Yeah, I don't want to use the term "didn't make sense" but when the total draw was 60 mA there was no way the alarm would do 80 by itself.

I was kind of happy to see the computer alone only drew 7 mA. On the other hand 20+ on the stereo seems high so I check all the wiring on it and it all was good. I was thinking the remote on wire might have been wired wrong but it was not. The stereo came wired in the sub when I got it.

I guess the best part in all this is I have gone through all the after market wiring now.

You guys know I'll be following this up as time goes on with updates on my battery state.
20mA for the stereo isn't bad. If you have an amplifier there will ba a large capacitor array that will draw some current. So 20mA sounds reasonable.
 
That big fat red wire goes straight from the battery to the amp.
Ya what I meant was inside that amp will be a large capacitor array on the power supply side of the amplifier. That will consume some power regardless if it's off or on.
 
Ya what I meant was inside that amp will be a large capacitor array on the power supply side of the amplifier. That will consume some power regardless if it's off or on.

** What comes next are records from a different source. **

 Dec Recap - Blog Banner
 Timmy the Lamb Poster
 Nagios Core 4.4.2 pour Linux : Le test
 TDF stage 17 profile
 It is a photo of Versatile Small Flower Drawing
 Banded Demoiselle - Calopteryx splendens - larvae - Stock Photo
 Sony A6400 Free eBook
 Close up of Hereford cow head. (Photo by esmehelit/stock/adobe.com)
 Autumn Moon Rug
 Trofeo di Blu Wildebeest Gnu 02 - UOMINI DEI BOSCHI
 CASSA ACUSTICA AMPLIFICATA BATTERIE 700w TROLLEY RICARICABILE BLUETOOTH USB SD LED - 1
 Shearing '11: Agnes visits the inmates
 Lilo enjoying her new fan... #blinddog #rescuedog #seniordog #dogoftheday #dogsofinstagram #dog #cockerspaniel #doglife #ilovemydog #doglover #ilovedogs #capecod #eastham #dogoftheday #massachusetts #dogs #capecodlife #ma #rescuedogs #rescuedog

Sounds like some leaky capacitors!. Most caps don't draw much once they are charged.

Just got through tinkering with a small Ford truck that was running the battery down.

Somehow the radio was drawing almost an amp with the key and radio turned off.

Weird part was, pulling the radio fuse had no effect. But if you pulled the fuse marked alarm, which also killed the starter circuit, the load went away.
But disabling the alarm did nothing.
If you unplugged the radio, the load went away, whether the alarm fuse was in or not.
According to the schematic, the radio should not be able to pull power from that fuse.

I'm guessing that there is an anti-theft system for the radio that does not show up on the schematic.
 
Sounds like some leaky capacitors!. Most caps don't draw much once they are charged.

Just got through tinkering with a small Ford truck that was running the battery down.

Somehow the radio was drawing almost an amp with the key and radio turned off.

Weird part was, pulling the radio fuse had no effect. But if you pulled the fuse marked alarm, which also killed the starter circuit, the load went away.
But disabling the alarm did nothing.
If you unplugged the radio, the load went away, whether the alarm fuse was in or not.
According to the schematic, the radio should not be able to pull power from that fuse.

I'm guessing that there is an anti-theft system for the radio that does not show up on the schematic.
It's usually a parrallel bank of caps. And those go to a set of power transistors.
5-10mA is common. The other 10mA is probably comming from the stereo.

As for the alarm depending on which radio it is, it may in fact have a alarm built in it. There was a time period where they were trying to add basic alarms to aftermarket radios. Try pulling the starter kill relay and see if your current draw goes away.
 
I know its off topic but whats the best way to revive an optima? My buddy is giving me a red top, that just lost a charge(sitting for 5 months) He said it may still be good, he hasn't tried to recharge it yet.
 
I know its off topic but whats the best way to revive an optima? My buddy is giving me a red top, that just lost a charge(sitting for 5 months) He said it may still be good, he hasn't tried to recharge it yet.

Do a search on youtube for optima, I think it's tech tip 3.
 
Tim, thank you for taking the time to record and post those videos, I really appreciate your efforts and insight and I apologize for any inconvenience I may have caused you. When I first spoke to Jonathan, I was in an elevator and my reception was cutting in and out, so I had a hard time verifying whether the standard draw on alarms like your's was 60 milliamps + 80 milliamps or just 80 milliamps total. I was able to get ahold of Jonathan today and he indicated CS-series alarms like your's, do draw a total of about 80 milliamps. Even though that number is consistent with the discharge issues you've been having as well as parasitic draws indicated by other alarm manufacturers, it is obviously not consistent with the numbers you measured in your videos.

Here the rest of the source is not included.